Today I feel like shit. Whatever I do it, nothing works. There always seems to be some drama in my life. I want this to end!
Today, I went with my son to his doctor appointment; I always take him when I’m home, to show him that I support him 100%, But it isn’t enough; he still screamed at me and said I must like the sound of my voice because I repeat things to him–like “Did you take your medication?” or “Did you fill out your paperwork for your doctor?”, things like that.
I think I must have PMS today, or I’m just worn out from everything. This situation seems to have no exit for me except to disappear. But how I do that?
I love my son, and I want him to be healthy, happy, and have a normal life. But how long take to him just to be able to get up and the morning and feel like a normal person?
I can’t count how many consultations he his has this year, I can’t count how many doctors appointments he his had this month, and nothing seems to have changed.
I’m thinking he has the wrong diagnosis, or maybe his doctor isn’t good enough.
He sees his regular psychiatrist every Monday. Recently, he started to see people at the Gronowski Clinic in Los Altos, and (because we don’t have money for all the co-pays), he had intake interviews at San Mateo Health County Mental Health Services.
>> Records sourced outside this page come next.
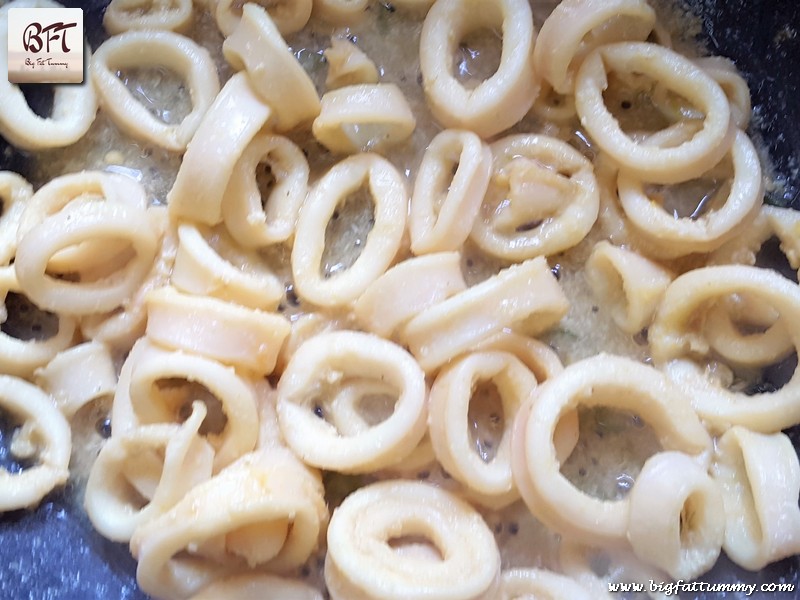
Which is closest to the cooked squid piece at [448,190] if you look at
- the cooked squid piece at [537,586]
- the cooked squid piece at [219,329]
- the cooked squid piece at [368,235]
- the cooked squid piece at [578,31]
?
the cooked squid piece at [368,235]

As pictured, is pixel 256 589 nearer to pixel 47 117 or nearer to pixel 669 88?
pixel 47 117

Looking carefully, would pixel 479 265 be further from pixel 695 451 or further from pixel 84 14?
pixel 84 14

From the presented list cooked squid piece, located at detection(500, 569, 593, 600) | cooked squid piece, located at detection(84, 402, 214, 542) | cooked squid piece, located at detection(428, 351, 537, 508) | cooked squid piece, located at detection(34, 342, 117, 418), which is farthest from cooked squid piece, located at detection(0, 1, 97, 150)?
cooked squid piece, located at detection(500, 569, 593, 600)

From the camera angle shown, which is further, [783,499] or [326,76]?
[326,76]

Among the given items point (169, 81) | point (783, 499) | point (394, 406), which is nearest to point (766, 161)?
point (783, 499)

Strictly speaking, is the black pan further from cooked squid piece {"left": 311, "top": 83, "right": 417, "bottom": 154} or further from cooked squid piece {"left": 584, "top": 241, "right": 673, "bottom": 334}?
cooked squid piece {"left": 311, "top": 83, "right": 417, "bottom": 154}

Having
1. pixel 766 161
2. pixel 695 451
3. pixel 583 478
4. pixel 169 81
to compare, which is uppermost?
pixel 766 161
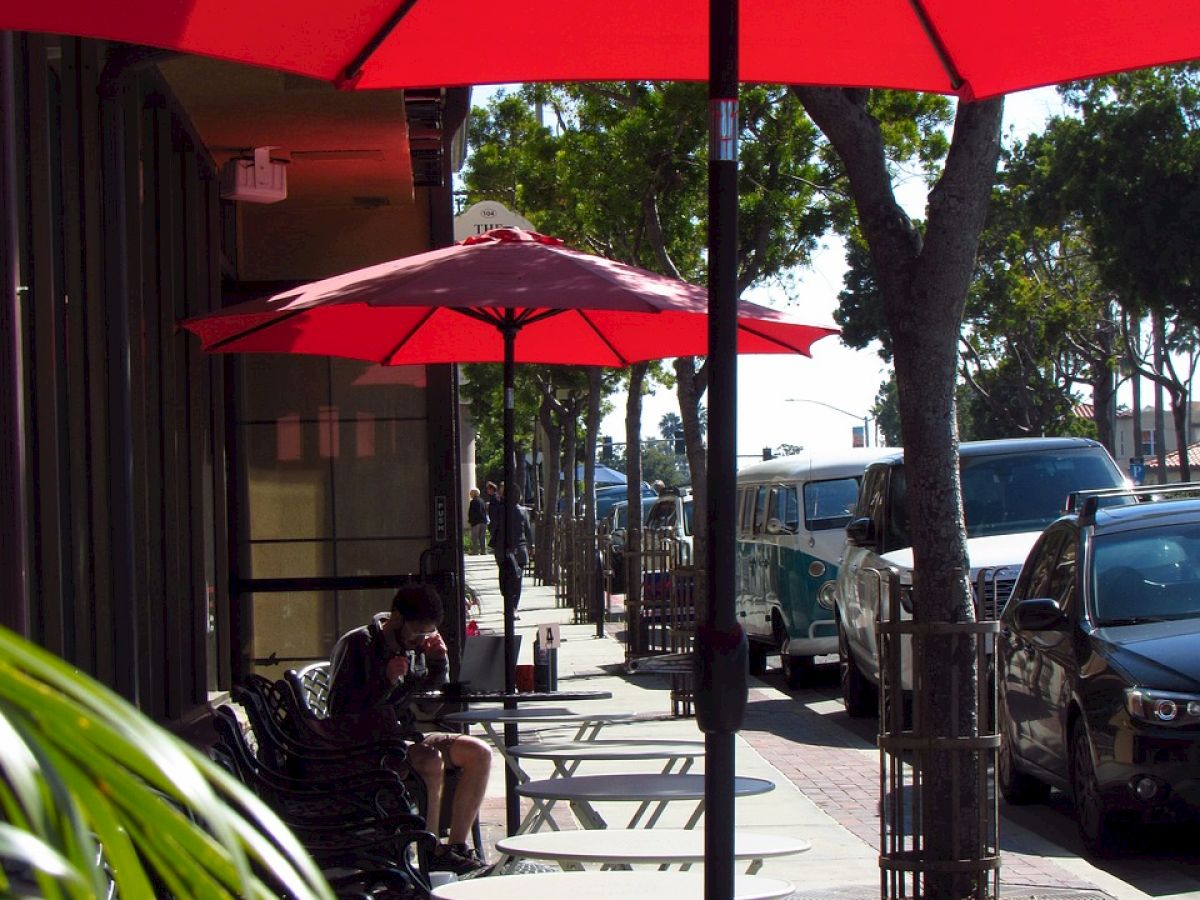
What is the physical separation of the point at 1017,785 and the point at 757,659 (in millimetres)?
8822

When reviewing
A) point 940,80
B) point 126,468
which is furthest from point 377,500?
point 940,80

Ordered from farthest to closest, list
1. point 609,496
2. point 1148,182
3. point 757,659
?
point 609,496, point 1148,182, point 757,659

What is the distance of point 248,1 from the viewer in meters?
3.84

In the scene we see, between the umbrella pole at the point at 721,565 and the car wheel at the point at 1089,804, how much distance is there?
5.57m

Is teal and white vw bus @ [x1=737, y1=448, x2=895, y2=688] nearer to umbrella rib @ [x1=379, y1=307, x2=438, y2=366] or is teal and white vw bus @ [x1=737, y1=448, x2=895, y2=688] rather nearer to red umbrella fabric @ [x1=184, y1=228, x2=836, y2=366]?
red umbrella fabric @ [x1=184, y1=228, x2=836, y2=366]

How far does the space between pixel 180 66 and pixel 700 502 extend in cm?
1285

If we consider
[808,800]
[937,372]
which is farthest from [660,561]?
[937,372]

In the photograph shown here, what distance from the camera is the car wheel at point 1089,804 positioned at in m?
8.23

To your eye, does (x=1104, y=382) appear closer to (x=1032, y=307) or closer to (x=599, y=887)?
(x=1032, y=307)

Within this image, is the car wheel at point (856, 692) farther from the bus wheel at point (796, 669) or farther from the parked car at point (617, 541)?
the parked car at point (617, 541)

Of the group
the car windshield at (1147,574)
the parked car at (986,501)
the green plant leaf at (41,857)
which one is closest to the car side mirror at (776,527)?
the parked car at (986,501)

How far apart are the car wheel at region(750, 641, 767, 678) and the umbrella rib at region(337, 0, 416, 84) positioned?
14597 mm

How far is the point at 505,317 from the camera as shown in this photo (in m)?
8.59

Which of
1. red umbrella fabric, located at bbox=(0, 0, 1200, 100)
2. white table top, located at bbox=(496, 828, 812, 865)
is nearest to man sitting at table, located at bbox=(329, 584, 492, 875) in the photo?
white table top, located at bbox=(496, 828, 812, 865)
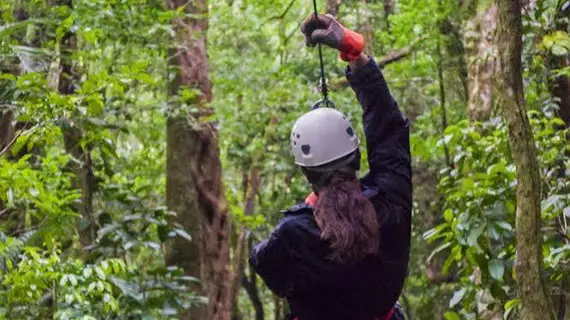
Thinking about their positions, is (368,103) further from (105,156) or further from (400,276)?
(105,156)

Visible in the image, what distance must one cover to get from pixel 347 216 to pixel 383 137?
0.33 m

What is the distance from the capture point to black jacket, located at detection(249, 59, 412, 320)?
300 centimetres

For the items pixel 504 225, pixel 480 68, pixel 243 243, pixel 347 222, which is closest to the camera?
pixel 347 222

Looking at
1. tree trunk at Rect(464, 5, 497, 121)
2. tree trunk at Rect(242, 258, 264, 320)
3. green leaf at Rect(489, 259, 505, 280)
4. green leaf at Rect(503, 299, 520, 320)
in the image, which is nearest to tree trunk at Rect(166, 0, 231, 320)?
tree trunk at Rect(464, 5, 497, 121)

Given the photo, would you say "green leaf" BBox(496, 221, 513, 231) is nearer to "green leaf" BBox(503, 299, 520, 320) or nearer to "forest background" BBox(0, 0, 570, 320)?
"forest background" BBox(0, 0, 570, 320)

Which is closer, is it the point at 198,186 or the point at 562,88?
the point at 562,88

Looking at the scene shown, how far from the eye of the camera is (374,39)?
13.9 metres

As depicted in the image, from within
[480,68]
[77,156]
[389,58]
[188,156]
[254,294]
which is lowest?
[254,294]

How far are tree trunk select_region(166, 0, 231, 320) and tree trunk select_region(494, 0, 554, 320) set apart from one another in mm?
5573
I’m so stressed out about everything that I decided to drive 30 miles and be by myself having my favorite Taro Tea in my favorite tea house. I have to calm down and continue to pray for God to give me the strength to be able to support him physically and financially.
I wish Bipolar people could understand how difficult it is to live with Bipolar person. At least when they feel good, they could apologize for the bad things they sad to us.
I’m very sad today. But for sure tomorrow will be another day, and I have to follow my instincts.